PS non reference boards are much more difficult to get aftermarket air/water cooling for
Why do people in 2016 still do these utterly uneducated comparisons?
Do you think that "shaders" are being sold by weight at the supermarket, and are made from the same components?
Please, people, stop doing that. Pascal shaders are Pascal shaders, Polaris ones are Polaris. Don't mix em up, don't compere them by amount, they do not function the same way
My guess is that RX460 will be close to gtx950 perf but much lower tdp.
Tell Mr. JHH we said thanks for coming out!
:toast:
PS: How's lying ass nVidia doing with the 4th failure of pascal, DPC latency? Still no mention of that either from TPU. Good job guys, keep up the good work!
sure everyone would buy the best but can't afford maybe,or realized is don't needed immediately; a few extra frame may not worth to invest so much especially for 1080-1440 p; +20-40 fps over 80-100 don't really justify to spend 200-300$ more ....
both nv & amd must create new gpu's however and both will force end user to upgrade sooner or later; is easy for them to do it as both teams "support"(think sound better than "pay") game developers which in exchange give us,end user, increasing hardware demanding games optimized ( :shadedshu: ) for super duper hyper eye candy game-play....i know it sound like a conspiracy but is plain&simple as is .....

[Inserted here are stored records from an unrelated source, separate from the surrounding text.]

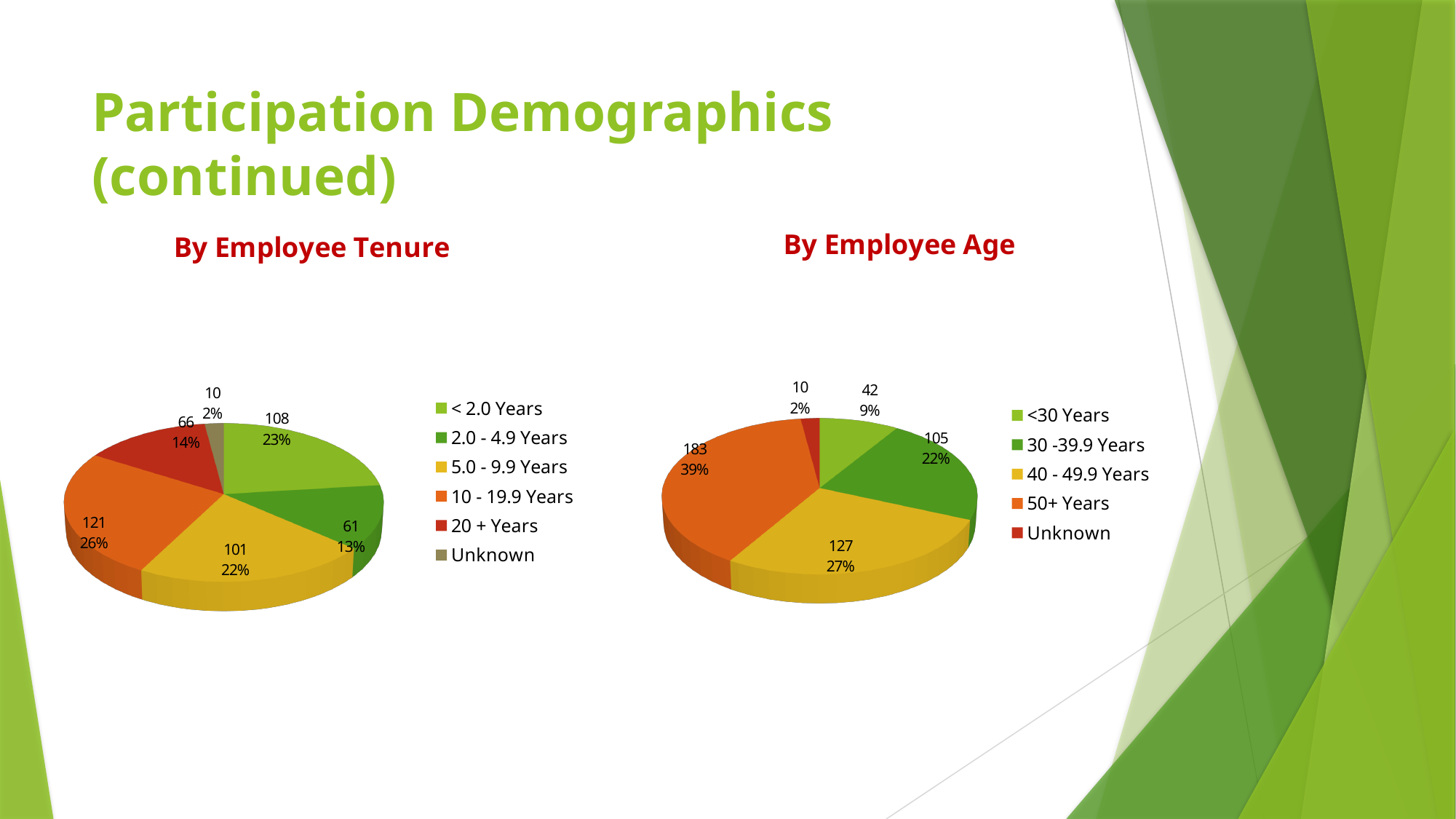
In the By Employee Tenure chart, what is the difference between the values for < 2.0 Years and 2.0 - 4.9 Years? 47 In the By Employee Tenure chart, what percentage share does the 5.0 - 9.9 Years slice have? 22% In the By Employee Tenure chart, which category has the lowest value? Unknown In the By Employee Tenure chart, what colour is the 20 + Years slice? Red In the By Employee Tenure chart, what is the value for 10 - 19.9 Years? 121 In the By Employee Age chart, which category has the highest value? 50+ Years In the By Employee Age chart, which is larger: 30 -39.9 Years or 40 - 49.9 Years? 40 - 49.9 Years What type of chart is the By Employee Age chart? Pie chart In the By Employee Age chart, what is the value for 50+ Years? 183 In the By Employee Age chart, what percentage share does the <30 Years slice have? 9% In the By Employee Tenure chart, how many categories does the legend list? 6 In the By Employee Age chart, what is the difference between the values for 50+ Years and 40 - 49.9 Years? 56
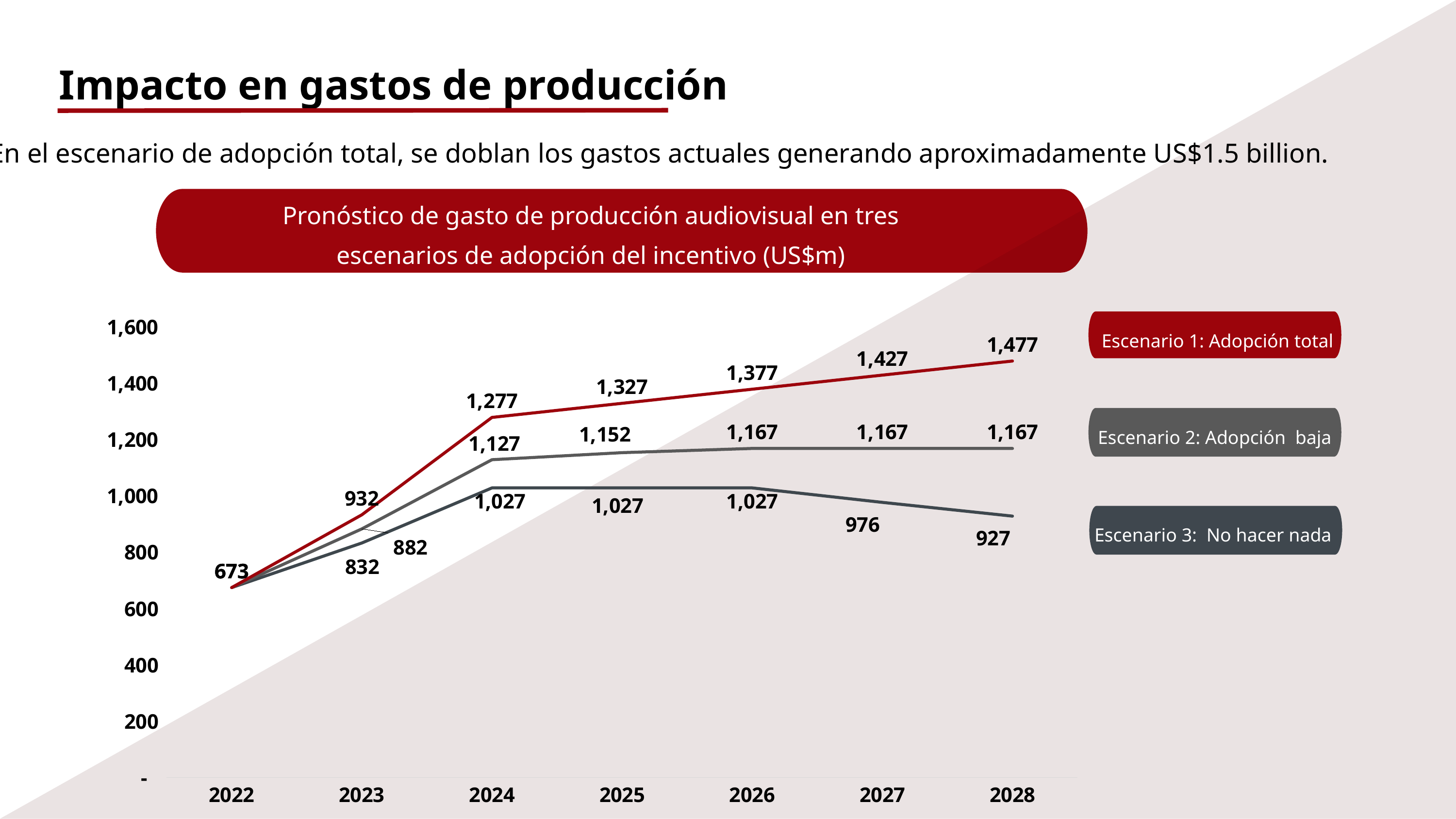
What is the difference between Escenario 1 and Escenario 3 in 2028? 550 What is the value shown for 2022, where all three scenarios start? 673 What is the value for Escenario 2: Adopción baja in 2024? 1,127 What type of chart is shown on the slide? line chart Which scenario has the lowest value in 2028? Escenario 3: No hacer nada How many years are shown on the x axis? 7 Which is larger in 2023: Escenario 1 at 932 or Escenario 2 at 882? Escenario 1 How many scenarios (series) does the legend list? 3 What is the value for Escenario 3: No hacer nada in 2027? 976 Which scenario has the highest value in 2028? Escenario 1: Adopción total Does the Escenario 3: No hacer nada line rise or fall between 2026 and 2028? fall What is the value for Escenario 1: Adopción total in 2028? 1,477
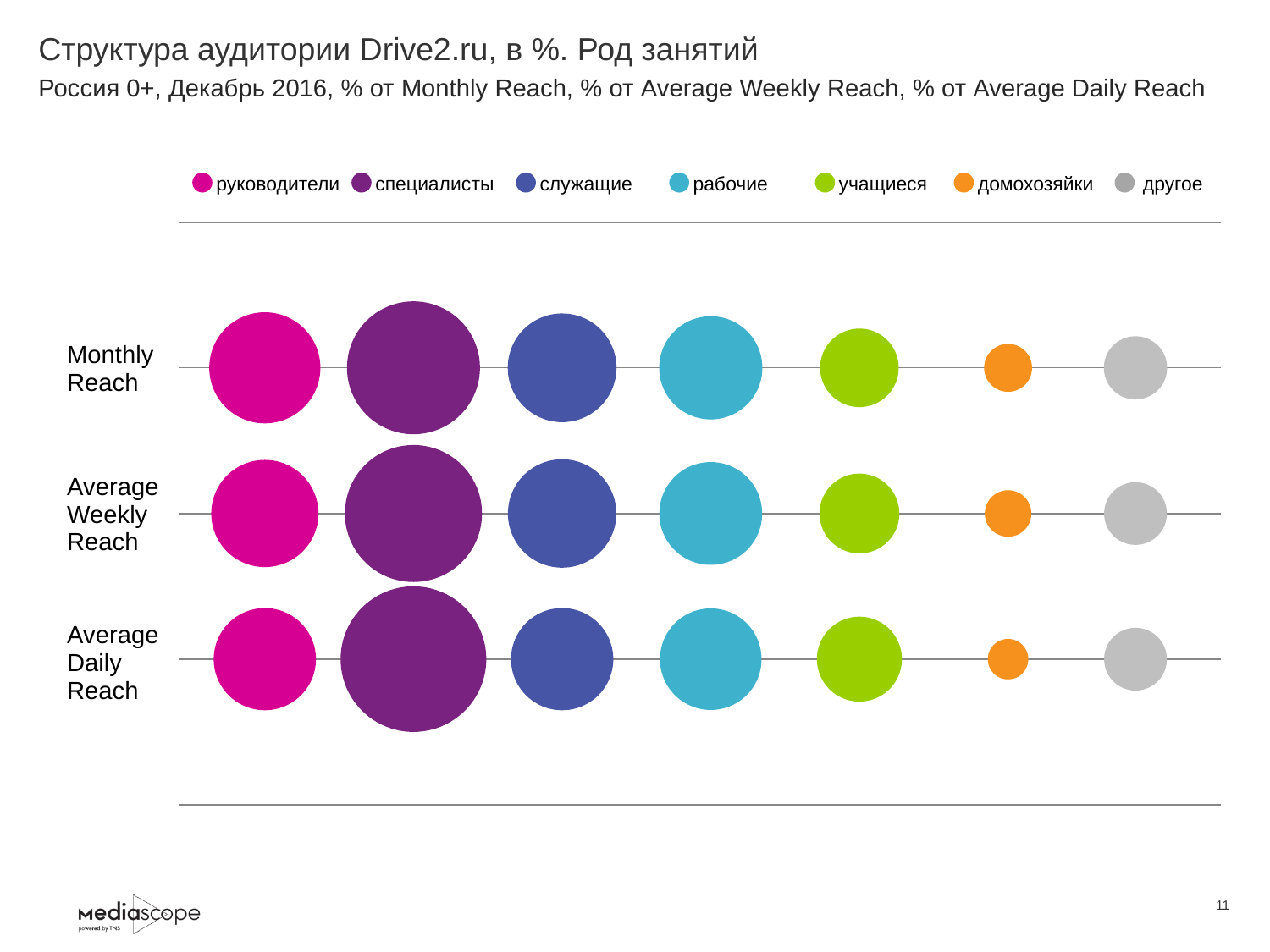
In the Average Daily Reach row, which bubble is larger: руководители or учащиеся? руководители How many occupation groups does the legend list? 7 In the Average Weekly Reach row, which bubble is larger: домохозяйки or рабочие? рабочие Which occupation group has the smallest bubble in the Average Weekly Reach row? домохозяйки Which occupation group has the smallest bubble in the Monthly Reach row? домохозяйки Which occupation group has the largest bubble in the Monthly Reach row? специалисты What is the title of the chart on the slide? Структура аудитории Drive2.ru, в %. Род занятий Which colour represents the group 'рабочие' in the legend? light blue How many reach rows (categories) are plotted on the chart? 3 In the Monthly Reach row, which bubble is larger: специалисты or другое? специалисты Which occupation group has the largest bubble in the Average Daily Reach row? специалисты What kind of chart is shown on the slide? bubble chart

Reality check: AMD has already tried the sour grapes approach with high-end CPUs already. It didn't exactly work for them.
No way the 460 will best the 960 based on shaders and performance. It might match the 950, but I doubt it. Probably between 750 Ti and 950 levels.
Also consider power consumption. On the 480 at least, FPS/W is no better than Maxwell 970/980. AMD has advertised the Polaris 11 as a 50W card. They may be happy with 75W, but even in that case they are just beating the 750 Ti.